Il m’a fallu dix ans pour passer le cap de l’acceptation. Je commence à parler de ma situation depuis à peine un an et demi dans mon milieu professionnel, et encore, la majorité des collègues ne savent pas.

Du fait de votre statut, avez-vous bénéficié d’un mode de recrutement spécifique ? 

C’est la première fois qu’il a été mis en place, à partir d’un décret qui a été publié en 2015, pour une campagne de maître de conférences en 2016. Pour candidater, il fallait la Reconnaissance Qualité de Travailleur Handicapé (RQTH) en plus du profil et du CV. J’ai eu le même mode de recrutement que pour d’autres postes de maître de conférences ; tout d’abord le poste a été affiché sur le site GALAXIE, puis j’ai passé un oral comme tout le monde, de 45 mn, avec une partie pédagogique et une partie recherche. Ensuite, j’ai eu droit à une série de questions par un jury composé pour moitié d’universitaires locaux, et pour moitié d’universitaires extérieur.e.s, soit un recrutement classique de maître de conférences.

● ● ● ● ● ● ●

Consigne A. Recopiez fidèlement le passage du témoignage allant de "C’est la première" jusqu'à "maître de conférences.".
Consigne B. Selon le témoignage, quel document fallait-il fournir pour candidater, en plus du profil et du CV ?
Consigne C. Poursuivez le témoignage sur le recrutement d'un maître de conférences en situation de handicap à la suite de sa dernière phrase.
La liste provient d'une source distincte du témoignage.

● ● ● ● ● ● ●

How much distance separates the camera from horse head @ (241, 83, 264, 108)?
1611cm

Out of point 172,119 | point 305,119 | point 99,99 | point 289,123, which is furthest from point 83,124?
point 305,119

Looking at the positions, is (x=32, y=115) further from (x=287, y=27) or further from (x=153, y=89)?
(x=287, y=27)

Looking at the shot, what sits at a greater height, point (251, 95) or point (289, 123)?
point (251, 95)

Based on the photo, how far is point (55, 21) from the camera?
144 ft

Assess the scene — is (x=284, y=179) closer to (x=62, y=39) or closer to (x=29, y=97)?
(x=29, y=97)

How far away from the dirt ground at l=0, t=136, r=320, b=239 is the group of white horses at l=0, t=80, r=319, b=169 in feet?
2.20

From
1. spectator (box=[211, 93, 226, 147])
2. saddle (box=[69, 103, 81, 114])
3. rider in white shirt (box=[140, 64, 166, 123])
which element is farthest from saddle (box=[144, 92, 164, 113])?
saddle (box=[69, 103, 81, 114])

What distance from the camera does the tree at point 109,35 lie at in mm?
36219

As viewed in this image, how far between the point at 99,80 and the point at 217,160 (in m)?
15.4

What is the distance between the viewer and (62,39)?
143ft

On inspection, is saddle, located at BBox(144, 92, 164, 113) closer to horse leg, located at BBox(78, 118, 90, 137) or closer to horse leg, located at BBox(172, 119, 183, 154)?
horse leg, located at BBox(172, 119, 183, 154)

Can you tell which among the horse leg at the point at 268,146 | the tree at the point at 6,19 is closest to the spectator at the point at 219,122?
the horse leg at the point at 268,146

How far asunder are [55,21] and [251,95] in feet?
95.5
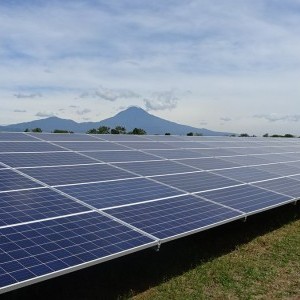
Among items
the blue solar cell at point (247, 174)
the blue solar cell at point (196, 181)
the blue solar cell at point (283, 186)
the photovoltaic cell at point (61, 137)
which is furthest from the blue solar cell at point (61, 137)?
the blue solar cell at point (283, 186)

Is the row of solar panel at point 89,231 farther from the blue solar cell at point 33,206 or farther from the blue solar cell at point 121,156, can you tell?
the blue solar cell at point 121,156

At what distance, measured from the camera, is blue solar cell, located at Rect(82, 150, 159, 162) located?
1483 centimetres

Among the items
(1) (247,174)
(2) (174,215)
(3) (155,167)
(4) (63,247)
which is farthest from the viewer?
(1) (247,174)

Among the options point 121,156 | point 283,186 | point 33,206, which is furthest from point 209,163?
point 33,206

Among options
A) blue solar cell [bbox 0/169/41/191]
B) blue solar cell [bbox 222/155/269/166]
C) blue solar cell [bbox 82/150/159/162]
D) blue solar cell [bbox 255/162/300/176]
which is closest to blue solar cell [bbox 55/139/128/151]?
blue solar cell [bbox 82/150/159/162]

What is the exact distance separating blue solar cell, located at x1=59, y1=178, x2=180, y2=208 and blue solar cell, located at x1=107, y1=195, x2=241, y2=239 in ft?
1.14

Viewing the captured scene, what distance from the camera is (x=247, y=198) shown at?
43.1 feet

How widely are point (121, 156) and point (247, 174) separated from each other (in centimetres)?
487

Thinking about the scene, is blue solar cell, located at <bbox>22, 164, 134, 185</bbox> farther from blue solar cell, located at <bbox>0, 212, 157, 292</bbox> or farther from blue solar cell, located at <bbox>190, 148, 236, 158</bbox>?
blue solar cell, located at <bbox>190, 148, 236, 158</bbox>

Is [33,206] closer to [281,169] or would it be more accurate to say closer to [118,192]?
[118,192]

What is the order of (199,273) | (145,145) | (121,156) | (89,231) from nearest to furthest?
1. (89,231)
2. (199,273)
3. (121,156)
4. (145,145)

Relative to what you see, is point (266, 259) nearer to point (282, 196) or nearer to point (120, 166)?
point (282, 196)

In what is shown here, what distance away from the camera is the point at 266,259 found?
1191cm

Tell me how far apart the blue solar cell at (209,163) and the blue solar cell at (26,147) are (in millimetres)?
4993
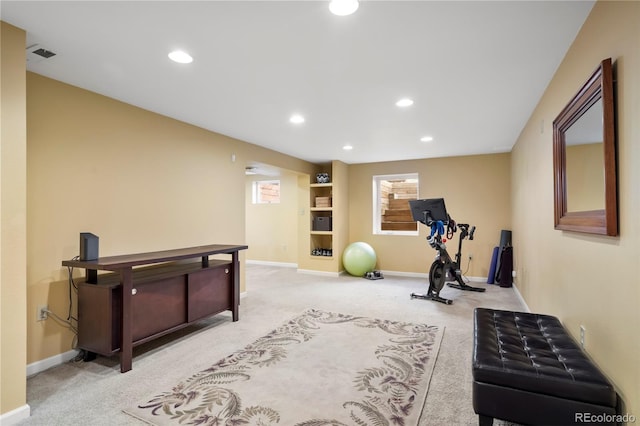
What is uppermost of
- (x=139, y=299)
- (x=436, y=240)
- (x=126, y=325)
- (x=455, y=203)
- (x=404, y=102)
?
(x=404, y=102)

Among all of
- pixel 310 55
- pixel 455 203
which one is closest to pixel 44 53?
pixel 310 55

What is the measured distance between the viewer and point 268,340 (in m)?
3.24

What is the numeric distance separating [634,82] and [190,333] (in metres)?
3.92

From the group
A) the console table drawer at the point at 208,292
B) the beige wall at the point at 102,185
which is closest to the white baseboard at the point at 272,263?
the beige wall at the point at 102,185

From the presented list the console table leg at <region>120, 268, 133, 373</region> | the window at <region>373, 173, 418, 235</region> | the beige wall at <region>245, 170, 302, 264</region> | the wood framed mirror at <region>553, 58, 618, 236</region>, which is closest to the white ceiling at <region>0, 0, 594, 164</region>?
the wood framed mirror at <region>553, 58, 618, 236</region>

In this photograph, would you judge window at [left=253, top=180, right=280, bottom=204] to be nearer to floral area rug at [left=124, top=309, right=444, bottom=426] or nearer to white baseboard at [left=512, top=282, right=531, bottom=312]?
floral area rug at [left=124, top=309, right=444, bottom=426]

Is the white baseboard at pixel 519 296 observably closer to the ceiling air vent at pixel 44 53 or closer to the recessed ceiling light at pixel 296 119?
the recessed ceiling light at pixel 296 119

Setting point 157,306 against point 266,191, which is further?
point 266,191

● ● ● ● ● ● ●

Réponse A.
C’est la première fois qu’il a été mis en place, à partir d’un décret qui a été publié en 2015, pour une campagne de maître de conférences en 2016. Pour candidater, il fallait la Reconnaissance Qualité de Travailleur Handicapé (RQTH) en plus du profil et du CV. J’ai eu le même mode de recrutement que pour d’autres postes de maître de conférences ; tout d’abord le poste a été affiché sur le site GALAXIE, puis j’ai passé un oral comme tout le monde, de 45 mn, avec une partie pédagogique et une partie recherche. Ensuite, j’ai eu droit à une série de questions par un jury composé pour moitié d’universitaires locaux, et pour moitié d’universitaires extérieur.e.s, soit un recrutement classique de maître de conférences.

Réponse B. La Reconnaissance Qualité de Travailleur Handicapé (RQTH).

Réponse C.
Comment se traduit votre handicap dans votre vie quotidienne ?

J’ai un traitement pharmacologique quotidien, des traitements physiques, des prises de sang régulières tout au long de l’année et par beaucoup d’intervenant.e.s différent.e.s. Grâce à ces obligations, 3 à 4 fois par semaine minimum, cela fait à peu près 6 mois que je suis stable, mais cela demande une gestion de planning importante.  Je suis censée également faire de l’activité physique mais je n’arrive pas à trouver le temps. Dans toute pathologie cancéreuse ou immunitaire, l’activité physique est bénéfique. Cela aide au recouvrement de la santé dans plus de la moitié des cas. Le fait est que, pour moi, il est plus facile d’intercaler une demi-heure de traitement dans mon emploi du temps – je fais l’aller-retour et je reviens – que de me dire : « je m’arrête une demi-heure pour aller courir, marcher ou nager », parce que j’ai l’impression que ça tombe dans le loisir et non dans le thérapeutique.

Votre poste de travail  a-t-il été aménagé ?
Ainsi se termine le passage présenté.